Updated by Venky Shankar over 1 year ago
xianpao chen wrote:
I've heard that too large mds_cache_memory_limit may cause problems, so I use mds_cache_memory_limit = 16GB, no special purpose.
Any better suggestions for the number of mds_cache_memory_limit?
Unless you are running into frequent "cache oversized" MDS warnings, there is no need to bump it up.
There are reports of unbounded buffer_anon growth in nautilus, but AFAICT, nothing in pacific.
Updated by xianpao chen over 1 year ago
Is there a good way to monitor the read/write speed of the fuse and kernel client?
Updated by Venky Shankar over 1 year ago
xianpao chen wrote:
Is there a good way to monitor the read/write speed of the fuse and kernel client?
Is this relevant to this ticket? Please create a separate tracker for this (and yes, there is a way in recent releases).
Updated by xianpao chen over 1 year ago
Now it's an occasional problem, and I'm watching to see if it happens again. I'm not sure what the trigger condition is yet, but it's probably a client problem. You asked before whether the performance of the client will decrease when problems occur, but I found that there is no good way to observe the performance data of the client.
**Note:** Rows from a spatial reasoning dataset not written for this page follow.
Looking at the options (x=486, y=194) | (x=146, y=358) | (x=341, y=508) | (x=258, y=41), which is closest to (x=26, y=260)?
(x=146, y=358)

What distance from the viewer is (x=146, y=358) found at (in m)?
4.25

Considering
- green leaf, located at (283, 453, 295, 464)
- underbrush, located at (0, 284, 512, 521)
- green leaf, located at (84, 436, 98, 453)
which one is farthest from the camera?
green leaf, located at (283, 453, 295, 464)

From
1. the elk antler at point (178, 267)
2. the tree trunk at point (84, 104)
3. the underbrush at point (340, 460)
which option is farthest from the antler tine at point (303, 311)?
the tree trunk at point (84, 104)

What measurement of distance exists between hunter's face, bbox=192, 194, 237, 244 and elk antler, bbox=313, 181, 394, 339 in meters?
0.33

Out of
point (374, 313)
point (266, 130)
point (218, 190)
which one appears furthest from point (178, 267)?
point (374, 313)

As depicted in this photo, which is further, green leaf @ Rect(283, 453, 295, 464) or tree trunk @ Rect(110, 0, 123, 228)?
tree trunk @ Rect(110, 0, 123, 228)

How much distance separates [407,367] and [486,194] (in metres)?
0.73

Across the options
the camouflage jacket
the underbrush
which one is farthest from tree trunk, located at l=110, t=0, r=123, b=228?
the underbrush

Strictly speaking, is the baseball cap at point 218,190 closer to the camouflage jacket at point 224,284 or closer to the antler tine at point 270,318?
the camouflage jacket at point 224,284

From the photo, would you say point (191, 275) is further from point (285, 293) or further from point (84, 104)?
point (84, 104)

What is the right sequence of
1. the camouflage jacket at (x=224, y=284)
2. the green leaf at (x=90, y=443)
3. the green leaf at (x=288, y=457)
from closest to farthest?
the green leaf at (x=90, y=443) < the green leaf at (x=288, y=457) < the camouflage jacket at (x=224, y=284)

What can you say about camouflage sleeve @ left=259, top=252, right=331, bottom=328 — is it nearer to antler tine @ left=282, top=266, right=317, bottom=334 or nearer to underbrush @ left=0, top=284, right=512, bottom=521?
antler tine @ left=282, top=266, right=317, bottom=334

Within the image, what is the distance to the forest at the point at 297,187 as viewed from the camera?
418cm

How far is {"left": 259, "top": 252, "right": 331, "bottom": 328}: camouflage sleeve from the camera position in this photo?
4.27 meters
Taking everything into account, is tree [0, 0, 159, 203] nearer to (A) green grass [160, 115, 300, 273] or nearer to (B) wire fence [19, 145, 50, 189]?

How to observe the read and write data of the client has puzzled me for a long time.
Updated by Dan van der Ster about 2 months ago
Updated by Venky Shankar about 1 month ago
Dan van der Ster wrote:
There was a similar case back in nautilus:
Correct - I mentioned that in note-22 and the patch controlled the memory consumption. Now, that we have this report (and another similar case) in pacific, it's likely that there are similar fallouts.